Lighting: The efficiency of fluorescent lighting used in many larger commercial and industrial buildings is expected to improve by about 10 percent by 2025. This improvement, when combined with more adaptive lighting arrangements, could increase savings by about another 15 to 20 percent.
Incandescent lighting, although used less in commercial and industrial buildings (compared with homes), is also predicted to increase in efficiency by about 10 percent.
One alternative lighting system for commercial buildings is called hybrid solar lighting. In this system, a roof mounted solar collector sends the visible portion of solar energy into light-conducting optical cables, where it is piped to interior building spaces.
Controllers supplement this light as necessary with fluorescent lights to provide the desired illumination levels at each location. Early experiments show that hybrid lighting is a viable option for lighting on the top two floors of most commercial buildings. It would therefore be applicable to roughly two-thirds of the commercial floor space in the United States.
In retrofit markets, hybrid lighting can be more readily incorporated than skylights into existing building designs, and unlike skylights, the flexible optical fibers can be rerouted to different locations during renovations. This technology is estimated to have a payback period of fewer than five years for some applications.
For the long term, research into solid state lighting shows great promise. Preliminary roadmaps estimated that cumulative savings by 2020 could amount to 16.6 quads of electrical energy and 258 million metric tons, or 0.2 percent, of the projected total U.S. carbon emissions over that time period.
Today's light emitting diodes (LEDs) produce light at an efficiency only slightly higher than standard incandescent lights and are already used for specialty applications such as traffic lights and exit signs.
Technology improvements are expected to bring brighter LEDs that provide light equivalent to existing fluorescent fixtures with 25 to 45 percent less electricity usage. With successful LED R&D, energy savings over all sectors could be as high as 3 to 4 quads, or 60 to 75 MMTC, in 2025.
Global use of this technology is projected to save 1,100 billion kWh/year, corresponding to reduced carbon emissions of roughly 200 MMTC.
Climate-Friendly Distributed. Energy Distributed energy resources are small power generation or storage systems located close to the point of use. Not all distributed energy is climate-friendly, a case in point being diesel-generator sets.
But other distributed generation technologies offer significant potential for reduced emissions of CO2 and local air pollutants, partly because of their higher efficiencies through cogeneration and partly through their use of on-site renewable resources and low-GHG fuels such as natural gas. Other advantages in clude fuel flexibility, reduced transmission and distribution line losses, enhanced power quality and reliability, and more end-user control. Many experts believe that these potential advantages will bring about a "paradigm shift" in the energy industry, away from central power generation to distributed generation.
Some distributed generation technologies, like photovoltaics and fuel cells, can generate electricity with no, or at least fewer, emissions than central station fossil-fired power plants. Additional emissions can also be avoided using fuel cells, microturbines and reciprocating engines, if the waste heat generated is usefully employed on site to improve overall system efficiency. Based on the remaining technical potential for cogeneration in the industrial sector alone, it is estimated that nearly 1 quad of primary energy could be saved in the year 2025.

* **Given entries**:
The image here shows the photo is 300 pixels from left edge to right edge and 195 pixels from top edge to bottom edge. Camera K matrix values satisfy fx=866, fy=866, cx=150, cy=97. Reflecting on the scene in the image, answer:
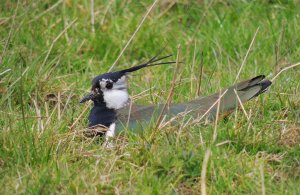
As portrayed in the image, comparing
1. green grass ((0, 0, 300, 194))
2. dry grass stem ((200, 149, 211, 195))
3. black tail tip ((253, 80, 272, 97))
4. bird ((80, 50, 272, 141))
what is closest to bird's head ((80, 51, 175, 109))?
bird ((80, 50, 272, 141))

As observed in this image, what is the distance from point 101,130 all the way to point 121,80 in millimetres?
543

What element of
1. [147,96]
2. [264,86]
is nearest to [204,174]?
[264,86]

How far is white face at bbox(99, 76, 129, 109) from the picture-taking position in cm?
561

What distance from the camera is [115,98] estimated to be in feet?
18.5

---

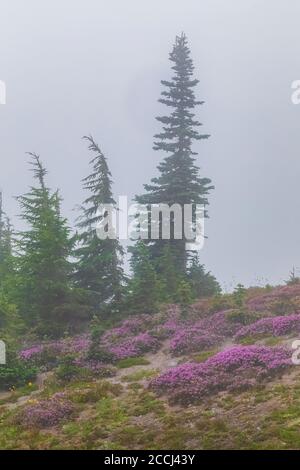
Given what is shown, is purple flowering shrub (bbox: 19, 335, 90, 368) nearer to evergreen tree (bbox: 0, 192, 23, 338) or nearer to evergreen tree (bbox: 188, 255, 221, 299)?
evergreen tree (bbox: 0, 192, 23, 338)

* **Study questions**:
1 > Summarize the extract in three sentences.
2 > Quote the extract from "For the long" up to and including "and exit signs.".
The rows are separate material and are unrelated to the extract.

* **Exercise results**:
1 > The efficiency of fluorescent and incandescent lighting in commercial and industrial buildings is expected to improve by about 10 percent. Hybrid solar lighting, which pipes sunlight through optical cables, and solid state lighting such as LEDs offer further savings. Distributed energy resources are small generation or storage systems near the point of use; not all are climate-friendly, but some can cut emissions through cogeneration, on-site renewables and low-GHG fuels, and industrial cogeneration alone could save nearly 1 quad of primary energy in 2025.

2 >
For the long term, research into solid state lighting shows great promise. Preliminary roadmaps estimated that cumulative savings by 2020 could amount to 16.6 quads of electrical energy and 258 million metric tons, or 0.2 percent, of the projected total U.S. carbon emissions over that time period.
Today's light emitting diodes (LEDs) produce light at an efficiency only slightly higher than standard incandescent lights and are already used for specialty applications such as traffic lights and exit signs.